A classificação de ações judiciais como “erro médico” gerava uma análise simplista e muitas vezes injusta do trabalho dos profissionais da saúde. Essa nomenclatura remete à noção de falha ou imprudência, resultando em uma narrativa que frequentemente posicionava o médico em um lugar de culpa, independentemente das circunstâncias complexas que pudessem levar a resultados indesejados. Além disso, a utilização desse termo pode induzir tanto a opinião pública quanto o sistema judicial a uma compreensão errônea sobre a natureza da prática médica, que é frequentemente permeada por riscos inerentes e por desafios imprevisíveis.
Os profissionais da saúde, especialmente os cirurgiões, frequentemente enfrentam altos níveis de risco em suas atividades diárias e a responsabilidade por possíveis complicações devem ser interpretadas com a devida cautela e consideração pelas nuances da medicina.

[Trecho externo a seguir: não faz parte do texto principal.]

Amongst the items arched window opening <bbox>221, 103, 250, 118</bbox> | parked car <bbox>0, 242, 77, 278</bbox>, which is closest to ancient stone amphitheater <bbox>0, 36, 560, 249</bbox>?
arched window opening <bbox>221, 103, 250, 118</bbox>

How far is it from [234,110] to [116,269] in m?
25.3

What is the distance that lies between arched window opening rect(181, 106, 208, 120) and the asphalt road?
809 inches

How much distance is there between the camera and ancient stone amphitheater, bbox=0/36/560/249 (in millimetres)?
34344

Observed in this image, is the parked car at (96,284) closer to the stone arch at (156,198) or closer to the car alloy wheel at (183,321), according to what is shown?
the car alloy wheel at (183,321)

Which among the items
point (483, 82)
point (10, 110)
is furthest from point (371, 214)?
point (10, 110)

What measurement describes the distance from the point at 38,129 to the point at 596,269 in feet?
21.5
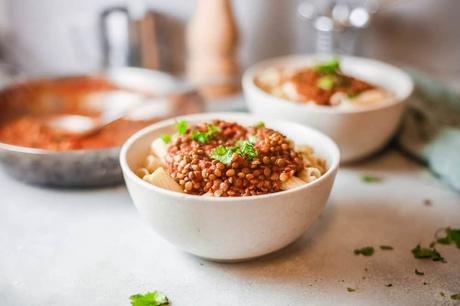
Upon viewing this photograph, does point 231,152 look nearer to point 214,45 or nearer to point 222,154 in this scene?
point 222,154

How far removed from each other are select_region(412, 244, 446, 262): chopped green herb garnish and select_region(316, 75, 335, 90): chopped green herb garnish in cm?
49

A mudança proposta pelo CNJ, substituindo a nomenclatura “erro médico” pela expressão “danos materiais ou morais decorrentes da prestação de serviços de saúde”, tem como objetivo não apenas atualizar a terminologia, mas também promover uma análise mais justa e fundamentada das situações que envolvem processos na área da saúde. Essa mudança é histórica e representa um reconhecimento da complexidade do setor, onde os resultados das intervenções médicas nem sempre podem ser controlados, mas devem ser avaliados com base em padrões éticos e profissionais adequados.
A revisão da nomenclatura tem diversas implicações positivas. Primeiramente, ao eliminar a conotação negativa associada ao termo “erro médico”, os novos termos propõem um contexto em que se reconhece que os danos podem ocorrer mesmo com a observância de todas as normas e práticas adequadas. Dessa forma, os profissionais da saúde podem ser mais bem reconhecidos pelo seu trabalho e pela sua dedicação, sem a pressuposição de falha ou imprudência em cada ocorrência adversa.
Em segundo lugar, a nova classificação favorece uma análise mais objetiva dos casos, permitindo que os juízes e os advogados considerem as circunstâncias específicas de cada situação sem a influência de um rótulo que poderia distorcer a verdade. Os processos podem se concentrar em aspectos como a qualidade e a adequação da prestação de serviços, a comunicação com os pacientes, e os limites e riscos da medicina, em vez de se basear em uma terminologia que poderia criar preconceitos.
A revisão da nomenclatura nos processos judiciais indenizatórios movidos contra profissionais médicos é uma mudança significativa que busca promover uma abordagem mais sensível e equitativa à responsabilidade civil na saúde. Ao substituir o termo “erro médico” por “danos materiais ou morais decorrentes da prestação de serviços de saúde”, o CNJ demonstra um compromisso com a legalidade, a ética e o respeito à dignidade dos profissionais da saúde.
Esse avanço é crucial para equilibrar a relação entre médicos e pacientes, estabelecer um ambiente de confiança e respeito e garantir que a medicina continue a se desenvolver como uma profissão que busca o bem-estar do paciente, respeitando as realidades e os desafios da prática médica. Somente assim, será possível construir uma justiça que não apenas protege os direitos dos pacientes, mas que também valoriza o trabalho dos profissionais da saúde.